As the Senate raced out its own doors on Thursday, it confirmed Obama's nomination of Samantha Power as U.S. ambassador to the United Nations. That capped an unusually productive run of advancing administration nominations - but one that came only after majority Democrats threatened to rewrite the rules to take away the GOP's right to filibuster such nominees.

Senators also held a bipartisan closed-door luncheon in hopes of continuing the fragile sense of comity that has enveloped the chamber since it defused the filibuster battle.

But that session came just minutes after Republican Senators banded together to shut down the Democrats' attempt to advance their own, far more generous version of the transportation and housing bill, which was filled with funding for popular items such as road and bridge repairs and community development grants for local projects,

Republicans united to kill the $54 billion measure, following the instructions of Minority Leader Mitch McConnell, R-Ky., who kept GOP defections to only one: moderate Susan Collins of Maine, who co-wrote the measure from her position on the Appropriations Committee.
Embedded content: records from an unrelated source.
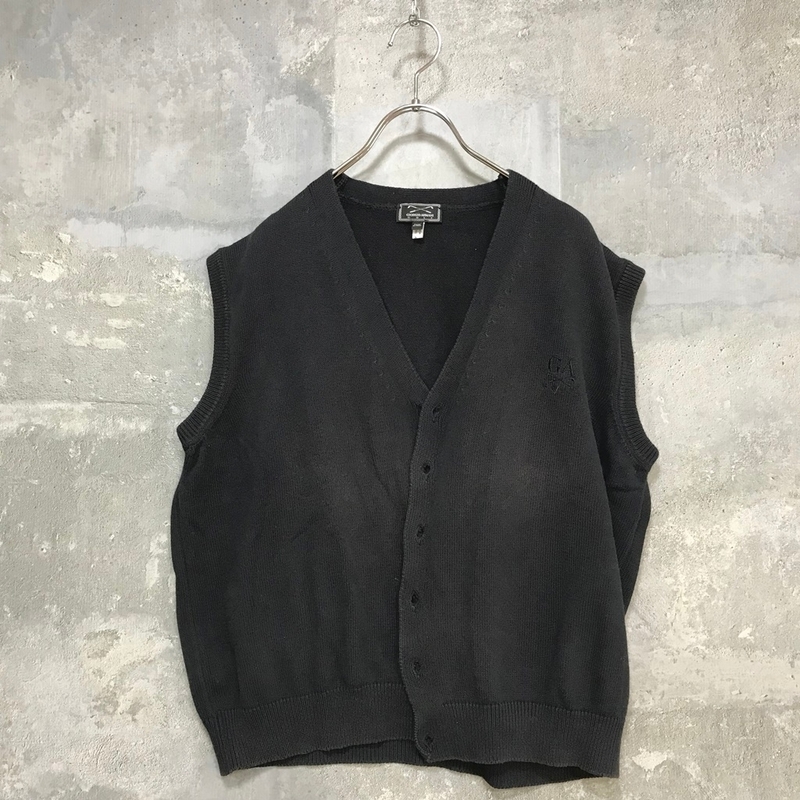 ◆大きいサイズ◆XL◆お洒落な逸品◆GIORGIO ARMANI/ジョルジオ・アルマーニ ニット ベスト ネイビー 紺 メンズ USA36 K161 ｃ4375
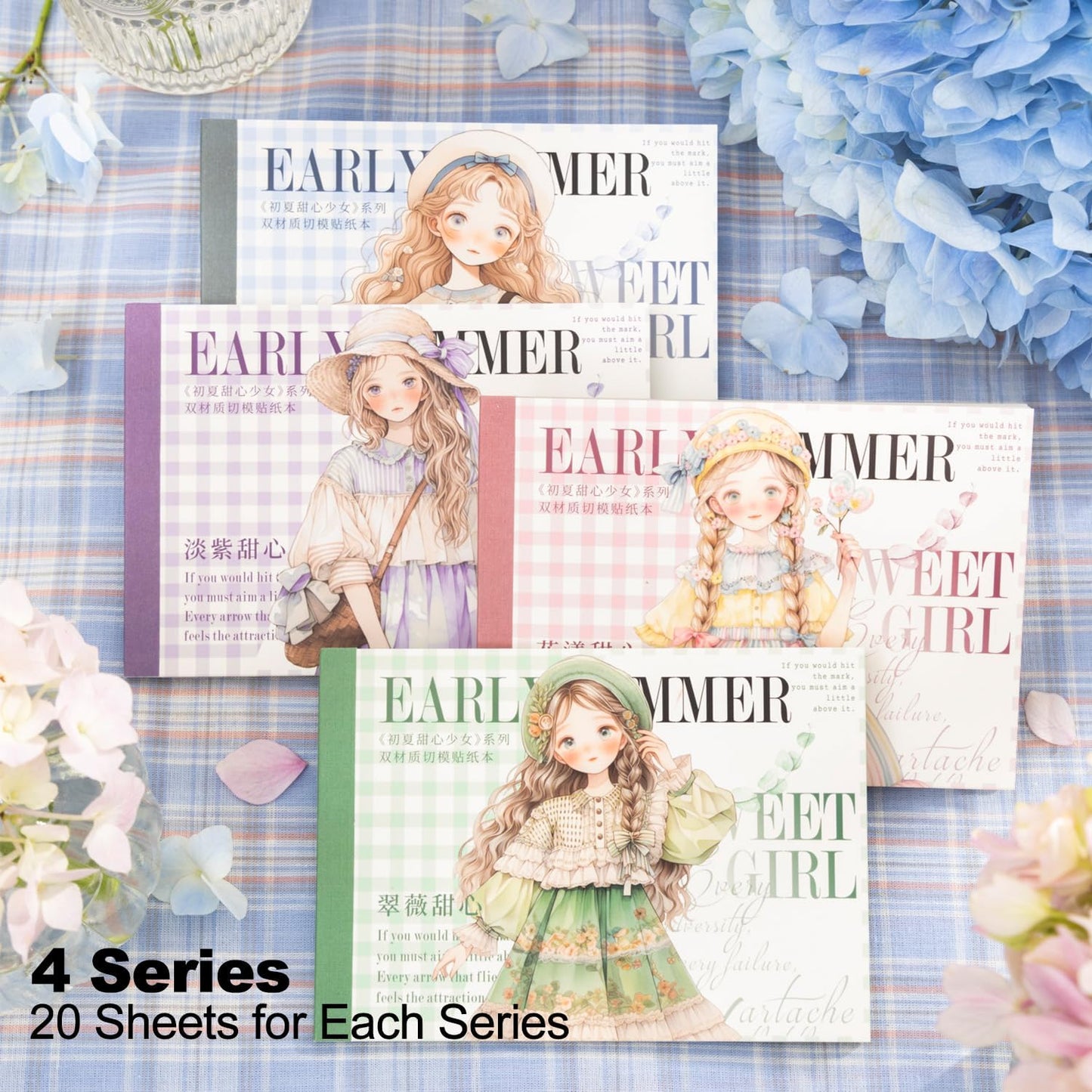 4Pcs Girl Pre-Cut Sticker Books, PET and Washi Designs for Scrapbooking, Journaling Supplies, Junk Journal Ephemera, Includes Organizer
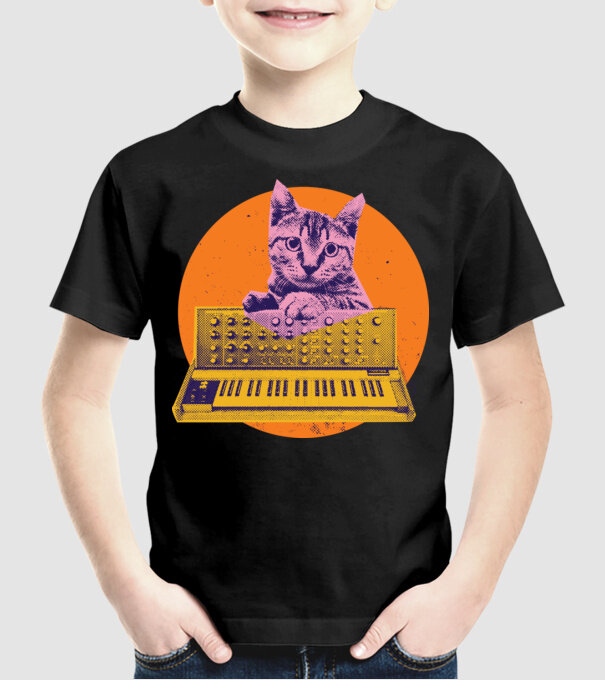 Pisică cu sintetizator model negru pe tricou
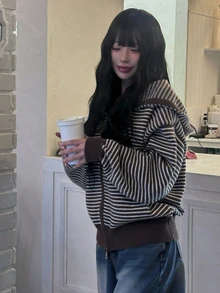 DAZY Women's Striped Drop Shoulder Long Sleeve Zip-Up Hooded Knit Cardigan - Brown - View 9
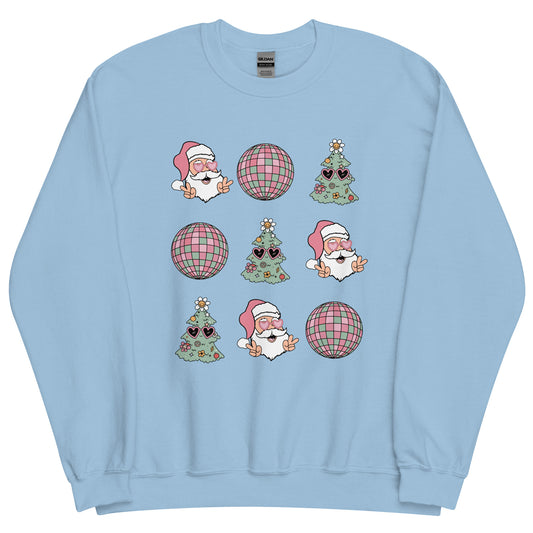 Retro Disco Santa Pattern Unisex Sweatshirt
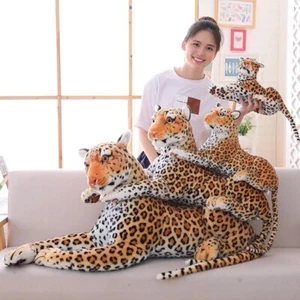 30-120cm Big Leopard Panther Plush Giant White Tiger Black Soft Pillow Doll Toys - Picture 1 of 28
Republicans killed the bill because it exceeded the punishing spending limits required under automatic budget cuts that were themselves the product of Washington's failure to deal with its fiscal problems.

McConnell said moving ahead on the bill would have been seen as backing away from the spending cuts promised in a deficit-cutting deal enacted two years ago that promised $2.1 trillion in deficit cuts over 10 years. The automatic cuts are to total $1.2 trillion through 2021.